● **Given passage**:
·····

I didn't intend to walk over to the crowd gathered behind Ryan Adams' tour bus after the show last night, but I do lots of things I don't intend, thankfully. He was so gracious and patient--signed my EMU paystub that I'd fished out of the glovebox, and waited for me to get a picture with him before slipping back onto the bus to do whatever rock star music geniuses do after a show. I can't seem to download the picture off my cell phone. It would have been worth a few hundred words, if not a thousand (no flash!) So will you indulge me while I spin a tale about my concert experience?

·····

● **Your tasks**:
1 – Copy out the passage about meeting Ryan Adams word for word, starting at "I didn't intend" and ending at "my concert experience?".
2 – Summarize the passage about meeting Ryan Adams in two sentences.
You won't need the records for anything here.

Collected data entries
·····

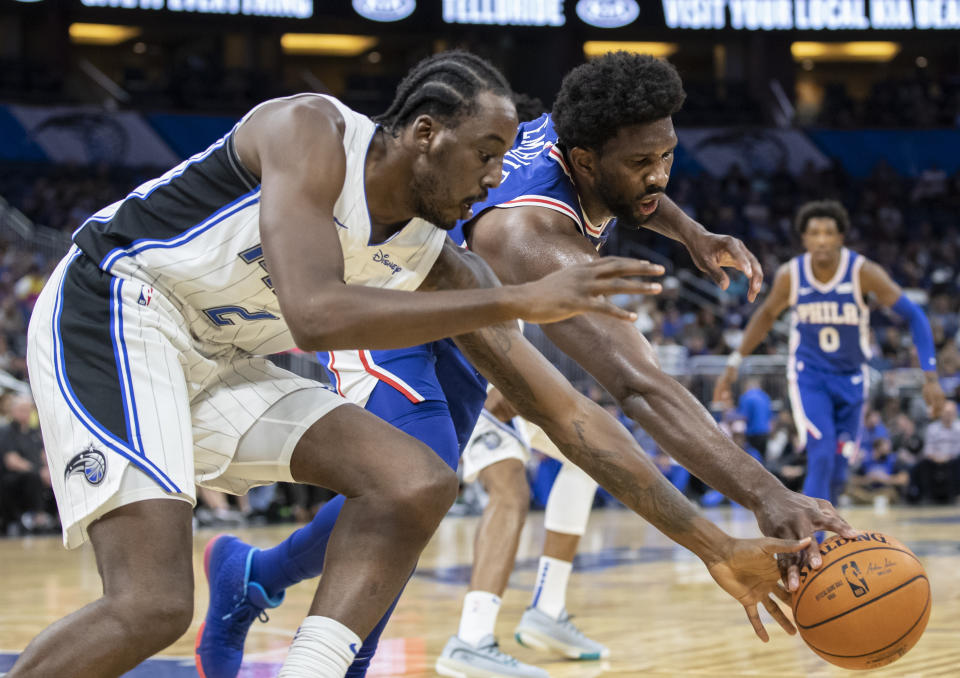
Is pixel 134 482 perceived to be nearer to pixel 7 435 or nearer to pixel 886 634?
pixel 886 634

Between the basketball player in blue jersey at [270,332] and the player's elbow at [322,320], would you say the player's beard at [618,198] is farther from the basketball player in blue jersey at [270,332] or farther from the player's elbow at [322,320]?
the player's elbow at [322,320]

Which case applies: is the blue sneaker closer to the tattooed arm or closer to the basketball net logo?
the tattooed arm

·····

● **Per-task outputs**:
1 –
I didn't intend to walk over to the crowd gathered behind Ryan Adams' tour bus after the show last night, but I do lots of things I don't intend, thankfully. He was so gracious and patient--signed my EMU paystub that I'd fished out of the glovebox, and waited for me to get a picture with him before slipping back onto the bus to do whatever rock star music geniuses do after a show. I can't seem to download the picture off my cell phone. It would have been worth a few hundred words, if not a thousand (no flash!) So will you indulge me while I spin a tale about my concert experience?

2 – After the show, the writer walked over to the crowd behind Ryan Adams' tour bus, where he signed the writer's EMU paystub and waited for a picture before slipping back onto the bus. The writer can't download that picture off a cell phone and asks readers to indulge a tale about the concert experience.